Metadata-Version: 2.4
Name: pgcuts
Version: 0.1.0
Summary: Probabilistic Graph Cuts with Hypergeometric Bounds
License-Expression: MIT
Keywords: graph-cuts,clustering,spectral-clustering,hypergeometric
Author: Ayoub Ghriss
Author-email: research@ayghri.me
Requires-Python: >=3.11,<3.14
Classifier: Development Status :: 4 - Beta
Classifier: Intended Audience :: Science/Research
Classifier: License :: OSI Approved :: MIT License
Classifier: Programming Language :: Python :: 3
Classifier: Topic :: Scientific/Engineering :: Artificial Intelligence
Provides-Extra: experiments
Requires-Dist: hydra-core (>=1.3.2,<2.0.0) ; extra == "experiments"
Requires-Dist: matplotlib (>=3.10.6,<4.0.0) ; extra == "experiments"
Requires-Dist: munkres (>=1.1.4,<2.0.0)
Requires-Dist: scikit-learn (>=1.7.2,<2.0.0)
Requires-Dist: scipy (>=1.15.0,<2.0.0)
Requires-Dist: torch (>=2.8.0,<3.0.0)
Requires-Dist: tqdm (>=4.67.1,<5.0.0)
Requires-Dist: wandb (>=0.22.1,<0.23.0) ; extra == "experiments"
Description-Content-Type: text/markdown

# PGCuts: Probabilistic Graph Cuts

Differentiable graph cut objectives for unsupervised clustering on pre-computed embeddings.

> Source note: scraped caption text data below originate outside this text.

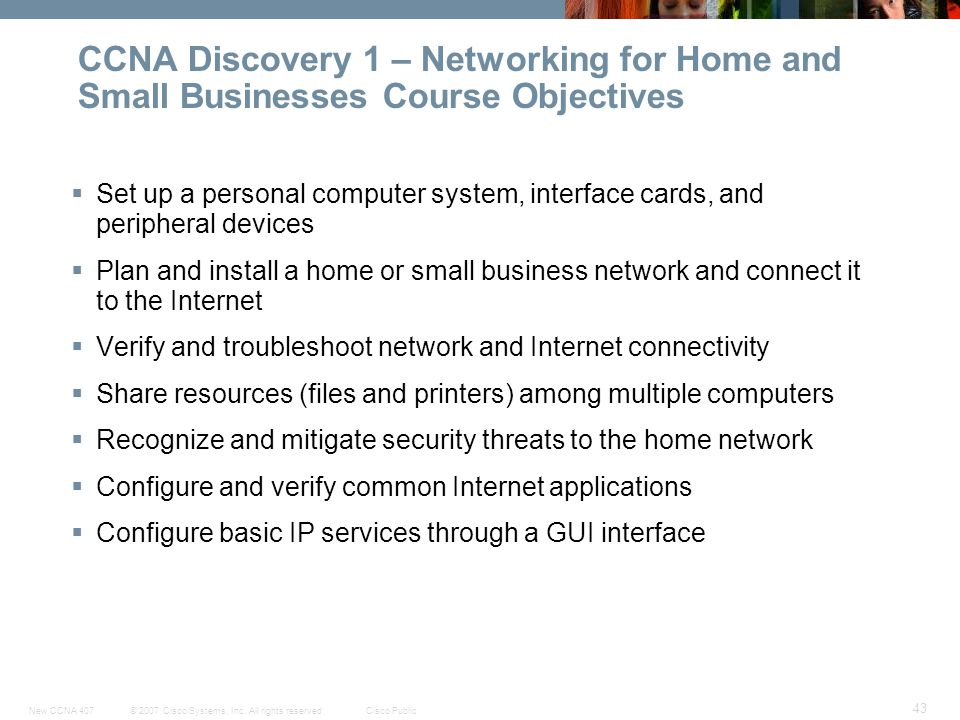 © 2007 Cisco Systems, Inc. All rights reserved.Cisco PublicNew CCNA 407 43 Set up a personal computer system, interface cards, and peripheral devices
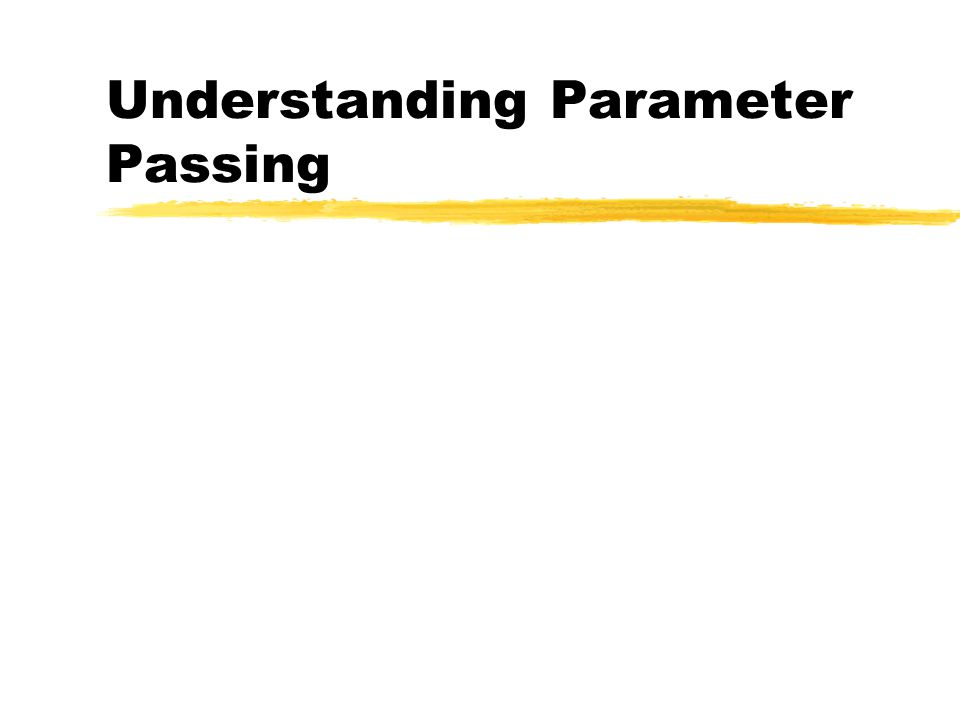 Parameters are Passed by Value zIt is important to understand how parameter passing works.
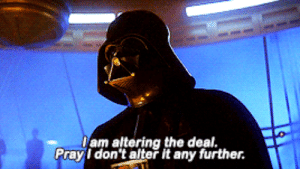 When you realize the originals are prequels to the sequels: Iam altering the deal.  Pray I don't alter it any further. When you realize the originals are prequels to the sequels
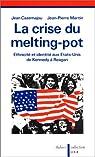 La crise du melting-pot. Ethnicité et identité aux Etats-Unis de Kennedy à Reagan par Martin (VI)
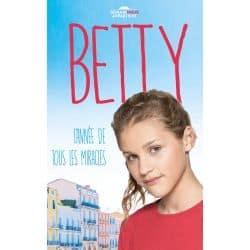 Betty, l'annee de tous les miracles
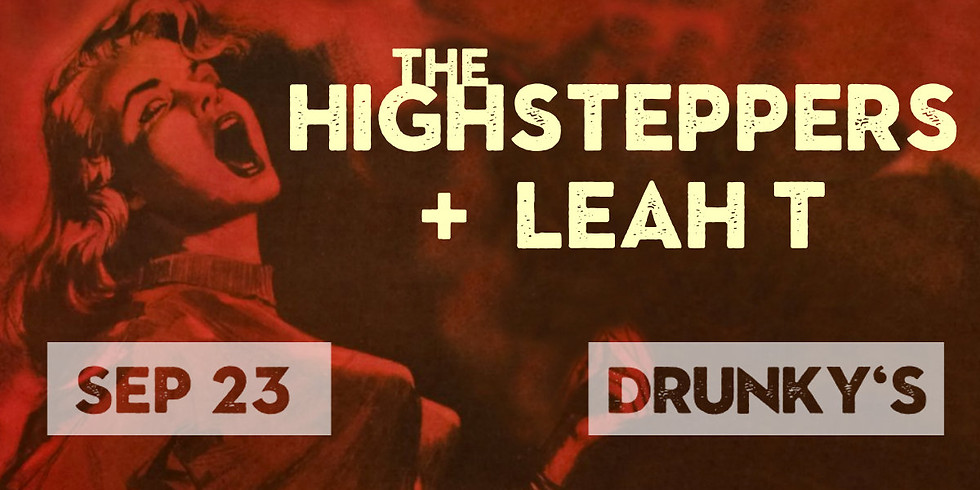 Live Music: The Highsteppers with Leah T (TICKETS AVAILABLE AT THE DOOR AT 7pm)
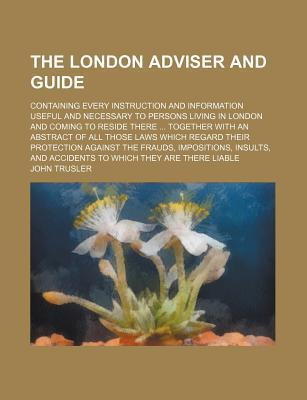 The London Adviser and Guide; Containing Every Instruction and Information Useful and Necessary to Persons Living in London and Coming to Reside There Together with an Abstract of All Those Laws Which Regard Their Protection Against the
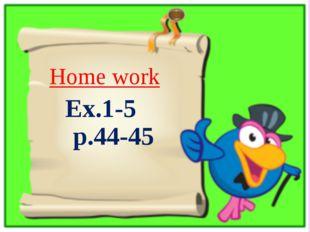 Ex.1-5 p.44-45 Home work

PGCuts provides tight hypergeometric upper bounds on the expected Normalized Cut, enabling gradient-based optimization without spectral decomposition.

**Paper:** [Beyond Spectral Clustering: Probabilistic Cuts for Differentiable Graph Partitioning](https://github.com/ayghri/pgcuts/blob/main/aistats2026_paper.pdf) (AISTATS 2026)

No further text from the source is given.